In most cases, a taxpayer that wishes to change its method of accounting must apply for and secure the prior consent of IRS. (Code Sec. 446(e)) However, for some accounting method changes, IRS provides an automatic procedure for obtaining its consent to the change.

When a taxpayer changes its accounting method, Code Sec. 481(a) adjustments are generally required to be made to prevent items from being duplicated or omitted. (Reg. § 1.446-1(e)(3)(i)) However, in limited circumstances, a “cut-off” method can be used instead, where only the items arising on or after the beginning of the year of change are accounted for under the new accounting method.

New financial accounting standards. In a joint announcement on May 28, 2014, the FASB and the IASB announced new financial accounting standards for recognizing revenue titled “Revenue from Contracts with Customers” (new standards).
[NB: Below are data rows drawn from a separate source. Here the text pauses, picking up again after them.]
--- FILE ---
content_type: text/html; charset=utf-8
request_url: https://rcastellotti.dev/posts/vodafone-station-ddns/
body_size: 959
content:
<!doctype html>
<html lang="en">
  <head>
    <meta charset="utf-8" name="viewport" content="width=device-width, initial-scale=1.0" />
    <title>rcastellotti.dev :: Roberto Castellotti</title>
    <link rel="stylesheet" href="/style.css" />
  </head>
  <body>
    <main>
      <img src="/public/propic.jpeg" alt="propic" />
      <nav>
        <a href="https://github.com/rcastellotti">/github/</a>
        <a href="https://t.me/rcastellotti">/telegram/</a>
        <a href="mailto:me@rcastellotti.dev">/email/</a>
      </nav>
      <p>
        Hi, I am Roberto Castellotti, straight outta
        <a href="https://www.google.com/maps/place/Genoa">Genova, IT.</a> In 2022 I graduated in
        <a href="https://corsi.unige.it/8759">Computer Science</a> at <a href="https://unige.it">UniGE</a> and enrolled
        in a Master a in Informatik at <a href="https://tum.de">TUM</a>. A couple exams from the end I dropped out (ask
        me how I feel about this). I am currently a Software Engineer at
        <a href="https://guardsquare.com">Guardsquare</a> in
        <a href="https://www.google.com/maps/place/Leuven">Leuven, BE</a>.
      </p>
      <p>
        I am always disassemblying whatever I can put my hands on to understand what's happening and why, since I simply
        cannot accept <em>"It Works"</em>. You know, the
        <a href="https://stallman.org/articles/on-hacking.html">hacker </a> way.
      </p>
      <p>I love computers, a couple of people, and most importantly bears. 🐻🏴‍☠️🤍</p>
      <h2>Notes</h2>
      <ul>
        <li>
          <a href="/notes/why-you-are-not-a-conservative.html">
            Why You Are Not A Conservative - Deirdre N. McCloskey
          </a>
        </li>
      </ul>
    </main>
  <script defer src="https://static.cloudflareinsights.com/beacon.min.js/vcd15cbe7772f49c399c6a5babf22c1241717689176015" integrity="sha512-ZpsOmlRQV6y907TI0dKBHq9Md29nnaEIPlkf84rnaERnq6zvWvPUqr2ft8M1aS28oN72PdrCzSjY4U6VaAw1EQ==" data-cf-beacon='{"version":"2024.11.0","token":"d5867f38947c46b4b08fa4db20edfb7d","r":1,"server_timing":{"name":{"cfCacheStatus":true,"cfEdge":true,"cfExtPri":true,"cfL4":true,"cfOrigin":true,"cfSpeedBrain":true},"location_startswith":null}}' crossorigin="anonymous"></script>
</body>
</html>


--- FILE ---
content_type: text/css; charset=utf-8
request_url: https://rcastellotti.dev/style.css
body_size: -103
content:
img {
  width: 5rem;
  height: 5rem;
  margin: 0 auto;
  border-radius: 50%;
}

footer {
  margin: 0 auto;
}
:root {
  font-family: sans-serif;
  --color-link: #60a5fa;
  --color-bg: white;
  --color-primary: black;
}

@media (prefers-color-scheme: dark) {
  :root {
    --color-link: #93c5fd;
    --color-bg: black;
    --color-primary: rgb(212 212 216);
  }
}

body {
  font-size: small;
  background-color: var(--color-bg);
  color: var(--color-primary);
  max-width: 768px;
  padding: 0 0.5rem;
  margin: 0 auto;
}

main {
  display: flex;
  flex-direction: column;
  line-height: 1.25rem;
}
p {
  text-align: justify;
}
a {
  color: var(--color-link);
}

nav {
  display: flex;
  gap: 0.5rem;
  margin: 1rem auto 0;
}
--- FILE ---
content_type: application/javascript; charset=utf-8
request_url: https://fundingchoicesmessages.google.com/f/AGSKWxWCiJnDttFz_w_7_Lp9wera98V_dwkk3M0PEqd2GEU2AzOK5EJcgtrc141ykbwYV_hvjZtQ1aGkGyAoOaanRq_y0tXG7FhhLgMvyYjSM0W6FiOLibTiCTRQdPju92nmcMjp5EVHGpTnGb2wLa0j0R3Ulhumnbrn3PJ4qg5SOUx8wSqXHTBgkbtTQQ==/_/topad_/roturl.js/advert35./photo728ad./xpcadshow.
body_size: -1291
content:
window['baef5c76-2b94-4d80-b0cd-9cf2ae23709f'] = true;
The new standards for the timing of income for financial accounting purposes may affect the timing of income for tax accounting purposes for many taxpayers, such as those that (1) presently use the percentage of completion method, (2) derive income from the provision of services, (3) engage in bill and hold transactions for the sale of goods, (4) account for sales and returns of goods, or (5) earn income from warranties. According to commenters, the new standards may affect some industries more than others—particularly the software, entertainment, manufacturing, and construction industries.
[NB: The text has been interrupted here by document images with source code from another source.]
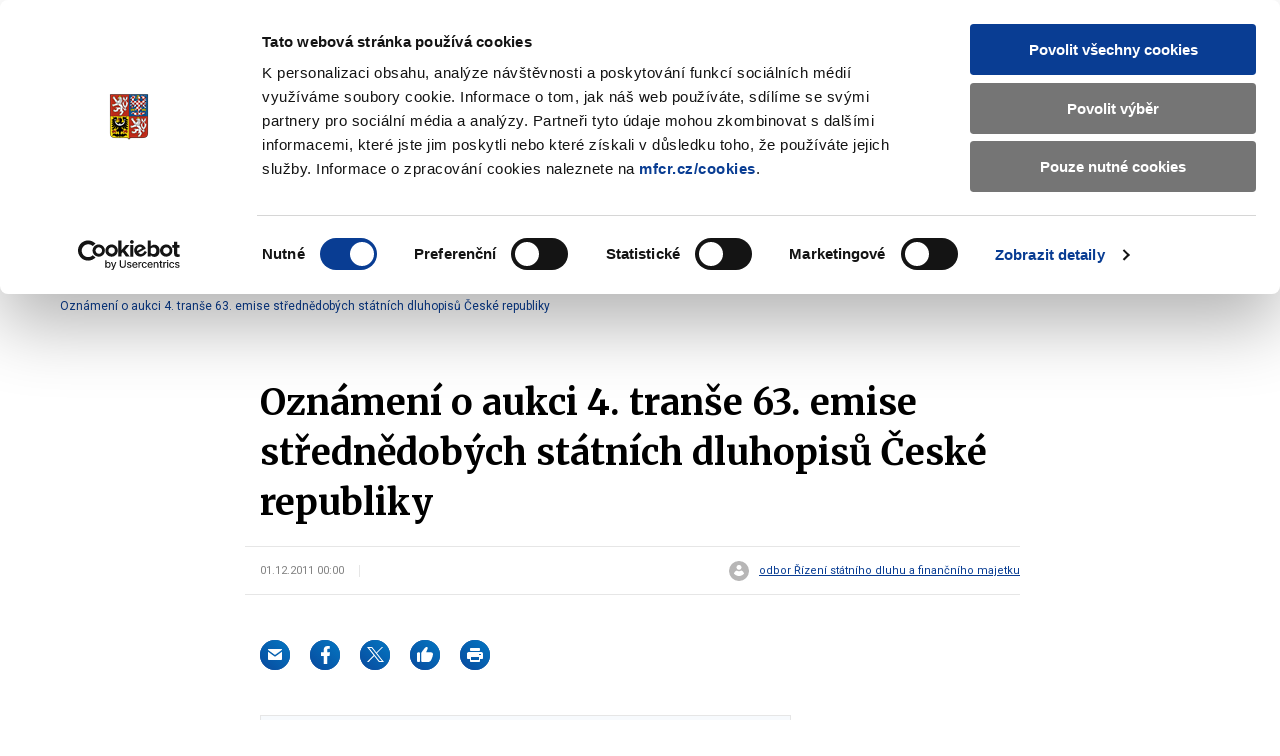

--- FILE ---
content_type: application/x-javascript
request_url: https://consentcdn.cookiebot.com/consentconfig/1f743c5f-7c16-4f60-8fee-556585f2e8ae/mfcr.cz/configuration.js
body_size: 363
content:
CookieConsent.configuration.tags.push({id:192960716,type:"script",tagID:"",innerHash:"",outerHash:"",tagHash:"4161917032812",url:"https://consent.cookiebot.com/uc.js",resolvedUrl:"https://consent.cookiebot.com/uc.js",cat:[1]});CookieConsent.configuration.tags.push({id:192960719,type:"script",tagID:"",innerHash:"",outerHash:"",tagHash:"14756321236667",url:"",resolvedUrl:"",cat:[3]});CookieConsent.configuration.tags.push({id:192960720,type:"script",tagID:"",innerHash:"",outerHash:"",tagHash:"17277128952793",url:"",resolvedUrl:"",cat:[1,3]});CookieConsent.configuration.tags.push({id:192960721,type:"script",tagID:"",innerHash:"",outerHash:"",tagHash:"820820651900",url:"",resolvedUrl:"",cat:[1]});CookieConsent.configuration.tags.push({id:192960722,type:"iframe",tagID:"",innerHash:"",outerHash:"",tagHash:"13709199327953",url:"https://www.youtube.com/embed/xwNjV65lsKQ",resolvedUrl:"https://www.youtube.com/embed/xwNjV65lsKQ",cat:[4]});CookieConsent.configuration.tags.push({id:192960723,type:"image",tagID:"",innerHash:"",outerHash:"",tagHash:"11479011625002",url:"https://www.kudyznudy.cz/getmedia/beecd6e8-708b-421a-add8-92568ca7b1b5/logo-kudyznudy.gif.aspx",resolvedUrl:"https://www.kudyznudy.cz/getmedia/beecd6e8-708b-421a-add8-92568ca7b1b5/logo-kudyznudy.gif.aspx",cat:[1]});CookieConsent.configuration.tags.push({id:192960725,type:"iframe",tagID:"",innerHash:"",outerHash:"",tagHash:"15467160676563",url:"https://www.youtube.com/embed/0q8IRRRPhbs?si=k140zEYkaNCztGZN",resolvedUrl:"https://www.youtube.com/embed/0q8IRRRPhbs?si=k140zEYkaNCztGZN",cat:[4]});CookieConsent.configuration.tags.push({id:192960726,type:"script",tagID:"",innerHash:"",outerHash:"",tagHash:"766263099929",url:"https://www.recaptcha.net/recaptcha/api.js?hl=en",resolvedUrl:"https://www.recaptcha.net/recaptcha/api.js?hl=en",cat:[1]});CookieConsent.configuration.tags.push({id:192960727,type:"iframe",tagID:"",innerHash:"",outerHash:"",tagHash:"2844260267957",url:"https://www.youtube.com/embed/MpiZJJuvxtU?si=lDA6AKwShp5c3j5i",resolvedUrl:"https://www.youtube.com/embed/MpiZJJuvxtU?si=lDA6AKwShp5c3j5i",cat:[4]});CookieConsent.configuration.tags.push({id:192960736,type:"iframe",tagID:"",innerHash:"",outerHash:"",tagHash:"17361396801930",url:"https://www.youtube.com/embed/xDaOZDOEgFA",resolvedUrl:"https://www.youtube.com/embed/xDaOZDOEgFA",cat:[4]});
Issues. Accounting method changes for federal income tax purposes require IRS’s permission. The new standards raise a number of substantive and procedural issues for IRS, including whether the new standards are permissible methods of accounting for federal income tax purposes, the types of accounting method change requests that will result from adopting the new standards, and whether the current procedures for obtaining IRS consent to change a method of accounting are adequate to accommodate those requests.

Input sought. Adoption of the new standards may create or increase differences between financial accounting and tax accounting rules.As a result, the Treasury Department and IRS are considering whether to issue guidance on the new standards and have requested public comments on the scope, substance, and form of guidance needed.

Comments are requested on issues of conformity between the new standards and the Code, specifically on:

1. the extent to which the new standards deviate from the requirements of Code Sec. 451 and how they may affect deferral of income;
2. industry and/or transaction-specific issues that may arise as a result of the new standards and that might be addressed in future guidance;
3. types of changes in methods of accounting that taxpayers anticipate requesting;
4. whether taxpayers anticipate requesting changes in methods of accounting prior to the effective dates of the new standards;
5. whether taxpayers should be required to use the automatic consent accounting method change procedures or the advance consent procedures to request permission to change a method of accounting under the new standards, and why;
6. which accounting method changes under the new standards, if any, should be allowed using a cut-off method instead of a Code Sec. 481(a) adjustment, and why;
7. whether advance or automatic consent procedures or other procedural guidance will need to be modified and if so, how;
8. what transition procedures may be helpful; and
9. what related accounting method changes taxpayers anticipate requesting that may appropriately be made on a single Form 3115, Application for Change in Accounting Method.

IRS requested that comments be submitted by Sept. 16, 2015.

References: For accounting method changes, see FTC 2d/FIN ¶  G-2100  et seq.; United States Tax Reporter ¶  4464.21; TaxDesk ¶  442,400  et seq.; TG ¶  6300  et seq.